** EXTRACT follows **

Financial economists are in love with the idea of an inflation-indexed annuity because it eliminates two of the most important risks in retirement — inflation and outliving assets. A retiree gets an income that never runs out and provides the same lifestyle each year.
The only remaining provider of inflation-protected annuities in the United States is the federal government through Social Security. Retirees today can buy more of this income by waiting until age 70 to claim Social Security, thereby boosting their inflation-protected income by 30% over their full retirement age.
For healthy, higher-income retirees who have seen the largest improvements in longevity in recent decades, this increase in lifetime inflation-protected income appears to be a bargain.
In fact, inflation protection means that the value of $2,000 in Social Security income at age 70 is greater than receiving $2,300 in a lifetime nominal pension (that will not rise with inflation).

** End of EXTRACT **
** STORED DATA follows **

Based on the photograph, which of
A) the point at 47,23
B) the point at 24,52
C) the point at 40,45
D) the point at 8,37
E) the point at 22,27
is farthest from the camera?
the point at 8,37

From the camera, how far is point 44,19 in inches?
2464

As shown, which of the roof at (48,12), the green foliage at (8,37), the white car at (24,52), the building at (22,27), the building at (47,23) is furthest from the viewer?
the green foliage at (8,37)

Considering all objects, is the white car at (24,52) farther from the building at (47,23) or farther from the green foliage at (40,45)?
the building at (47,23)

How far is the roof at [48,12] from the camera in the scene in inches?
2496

** End of STORED DATA **
** STORED DATA follows **

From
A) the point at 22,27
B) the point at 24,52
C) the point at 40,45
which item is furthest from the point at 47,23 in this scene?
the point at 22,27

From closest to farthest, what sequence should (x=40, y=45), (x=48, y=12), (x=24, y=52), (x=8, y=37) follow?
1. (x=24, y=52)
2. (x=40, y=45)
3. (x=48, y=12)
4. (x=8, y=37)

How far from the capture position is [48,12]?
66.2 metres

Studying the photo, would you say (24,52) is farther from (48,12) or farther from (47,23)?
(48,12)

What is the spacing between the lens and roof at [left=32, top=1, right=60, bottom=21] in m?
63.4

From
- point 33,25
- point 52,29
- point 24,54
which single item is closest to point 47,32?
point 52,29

** End of STORED DATA **
** STORED DATA follows **

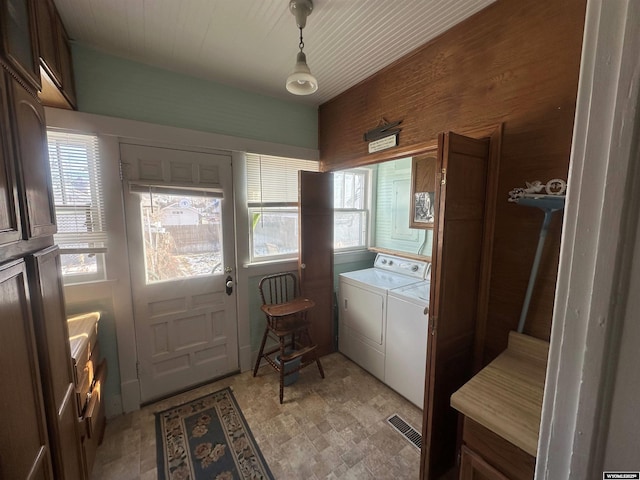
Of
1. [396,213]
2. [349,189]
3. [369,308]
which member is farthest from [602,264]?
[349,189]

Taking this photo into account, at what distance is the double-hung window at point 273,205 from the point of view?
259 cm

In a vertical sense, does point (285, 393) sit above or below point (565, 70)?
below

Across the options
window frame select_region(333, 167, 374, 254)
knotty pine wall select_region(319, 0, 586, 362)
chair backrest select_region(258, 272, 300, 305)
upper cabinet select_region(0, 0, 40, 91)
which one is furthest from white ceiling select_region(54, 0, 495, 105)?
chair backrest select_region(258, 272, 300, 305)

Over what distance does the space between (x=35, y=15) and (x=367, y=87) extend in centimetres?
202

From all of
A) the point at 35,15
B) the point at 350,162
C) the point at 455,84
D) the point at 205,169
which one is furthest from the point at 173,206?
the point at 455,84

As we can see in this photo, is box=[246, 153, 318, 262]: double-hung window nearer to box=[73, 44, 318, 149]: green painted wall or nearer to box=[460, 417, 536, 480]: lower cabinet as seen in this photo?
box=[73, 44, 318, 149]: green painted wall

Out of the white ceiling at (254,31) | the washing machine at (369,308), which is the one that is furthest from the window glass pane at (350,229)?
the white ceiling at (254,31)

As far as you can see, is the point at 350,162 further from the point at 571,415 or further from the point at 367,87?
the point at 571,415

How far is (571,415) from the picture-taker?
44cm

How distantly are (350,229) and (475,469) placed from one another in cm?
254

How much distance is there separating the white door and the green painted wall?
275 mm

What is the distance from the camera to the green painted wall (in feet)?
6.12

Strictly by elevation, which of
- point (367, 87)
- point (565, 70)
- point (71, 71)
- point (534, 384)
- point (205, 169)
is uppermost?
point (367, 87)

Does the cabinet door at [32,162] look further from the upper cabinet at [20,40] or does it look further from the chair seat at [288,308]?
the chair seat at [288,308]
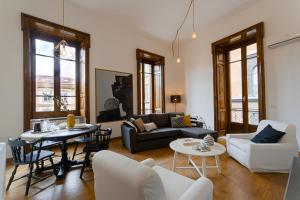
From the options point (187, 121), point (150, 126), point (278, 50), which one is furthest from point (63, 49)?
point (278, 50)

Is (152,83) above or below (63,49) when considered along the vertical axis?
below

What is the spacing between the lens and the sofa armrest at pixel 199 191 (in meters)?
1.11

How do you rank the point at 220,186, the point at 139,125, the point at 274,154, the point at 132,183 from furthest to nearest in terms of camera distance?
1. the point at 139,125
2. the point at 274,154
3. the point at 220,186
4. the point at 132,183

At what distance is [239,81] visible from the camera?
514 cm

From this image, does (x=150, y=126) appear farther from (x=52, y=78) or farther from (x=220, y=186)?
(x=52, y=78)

** End of STORED DATA **

Reproduce the full passage on inflation-indexed annuities and Social Security shown above, word for word.

Financial economists are in love with the idea of an inflation-indexed annuity because it eliminates two of the most important risks in retirement — inflation and outliving assets. A retiree gets an income that never runs out and provides the same lifestyle each year.
The only remaining provider of inflation-protected annuities in the United States is the federal government through Social Security. Retirees today can buy more of this income by waiting until age 70 to claim Social Security, thereby boosting their inflation-protected income by 30% over their full retirement age.
For healthy, higher-income retirees who have seen the largest improvements in longevity in recent decades, this increase in lifetime inflation-protected income appears to be a bargain.
In fact, inflation protection means that the value of $2,000 in Social Security income at age 70 is greater than receiving $2,300 in a lifetime nominal pension (that will not rise with inflation).